» **Problem requirements**: For the listing that follows, give again exactly the lines from the one with "[researcher-annotated camera trap]" to the one with "A: Cervus elaphus (red deer).", including both.

» **Data to examine**:

▶

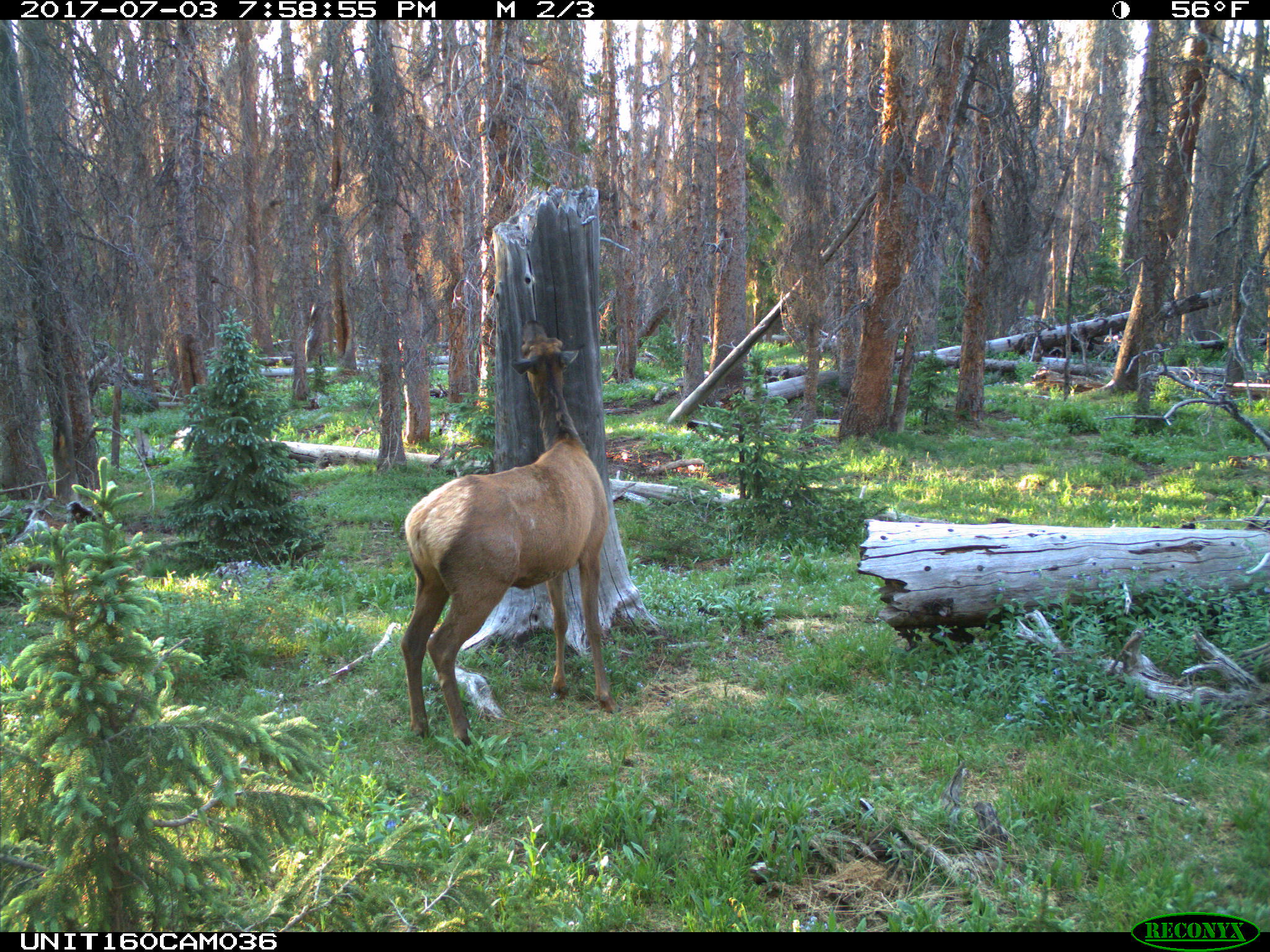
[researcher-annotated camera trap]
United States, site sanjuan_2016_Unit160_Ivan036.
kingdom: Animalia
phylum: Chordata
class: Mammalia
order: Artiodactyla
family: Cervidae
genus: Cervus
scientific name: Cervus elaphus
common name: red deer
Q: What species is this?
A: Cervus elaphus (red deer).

◀
▶

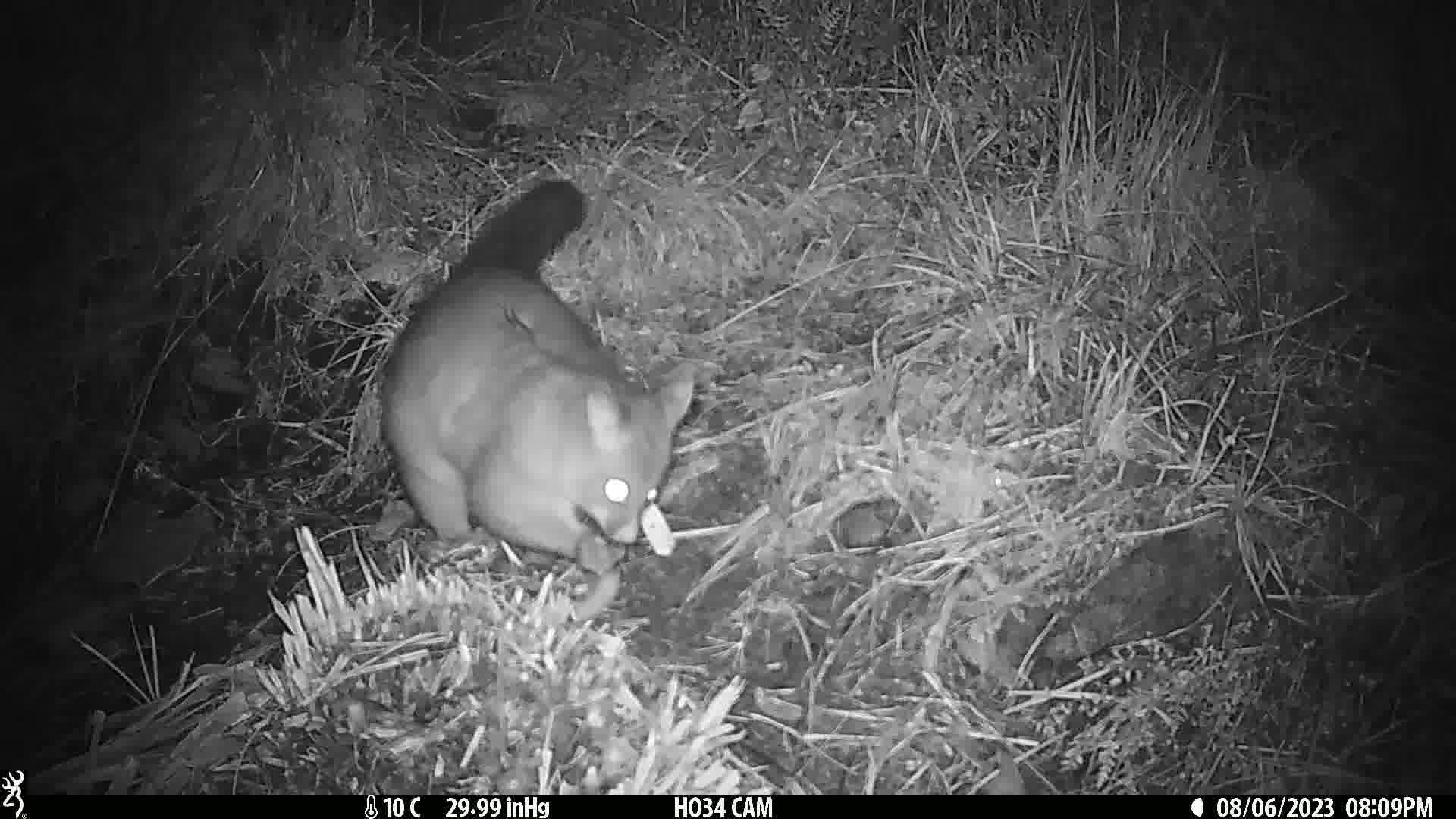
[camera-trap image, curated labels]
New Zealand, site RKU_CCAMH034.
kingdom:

◀
▶

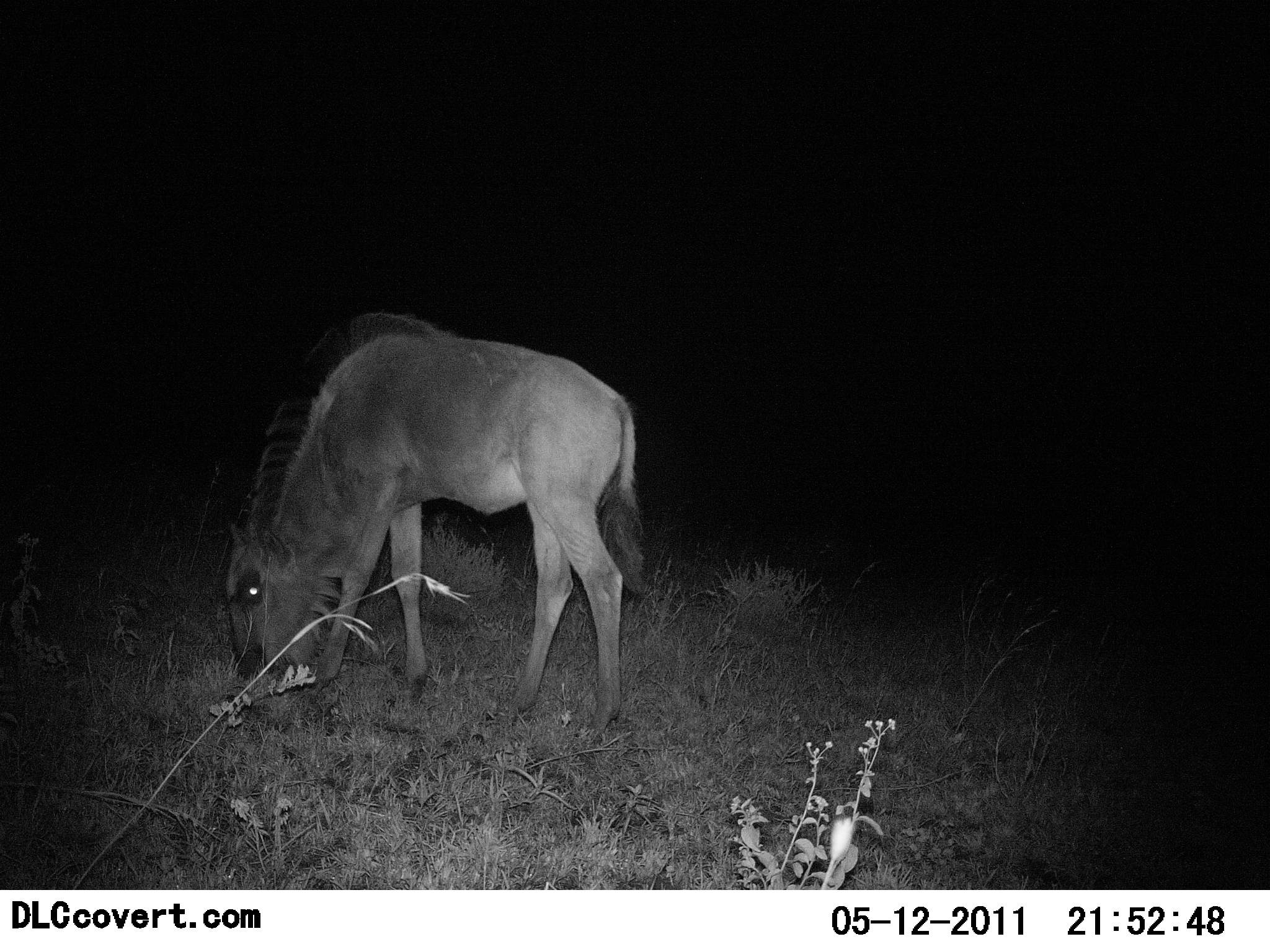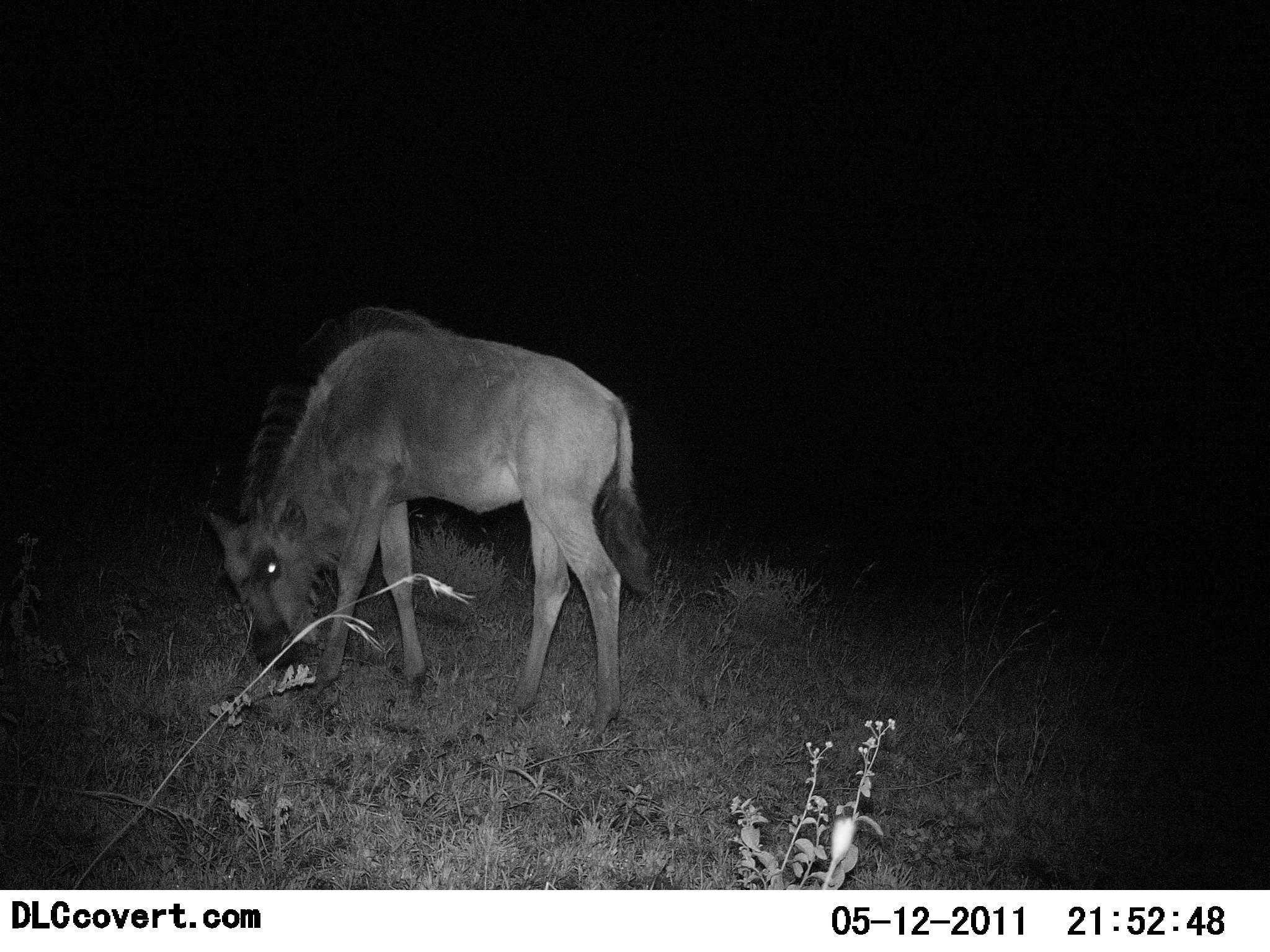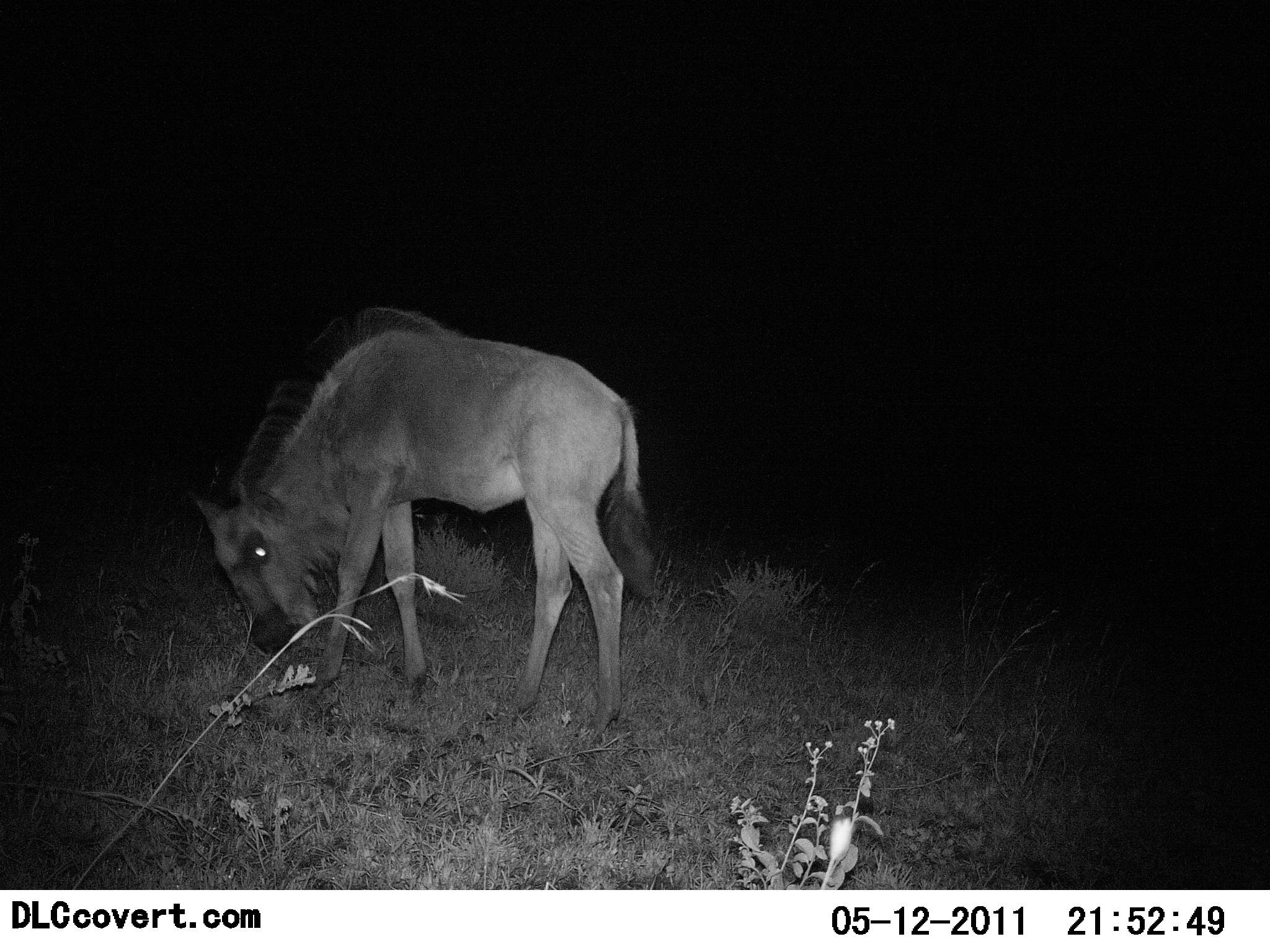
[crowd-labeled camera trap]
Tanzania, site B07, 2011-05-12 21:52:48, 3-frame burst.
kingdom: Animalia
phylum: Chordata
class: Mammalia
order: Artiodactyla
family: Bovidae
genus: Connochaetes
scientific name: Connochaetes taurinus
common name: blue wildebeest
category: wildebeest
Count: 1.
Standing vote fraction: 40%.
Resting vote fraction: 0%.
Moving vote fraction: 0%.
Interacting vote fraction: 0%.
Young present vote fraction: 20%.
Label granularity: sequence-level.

◀

» **Written solution**:
[researcher-annotated camera trap]
United States, site sanjuan_2016_Unit160_Ivan036.
kingdom: Animalia
phylum: Chordata
class: Mammalia
order: Artiodactyla
family: Cervidae
genus: Cervus
scientific name: Cervus elaphus
common name: red deer
Q: What species is this?
A: Cervus elaphus (red deer).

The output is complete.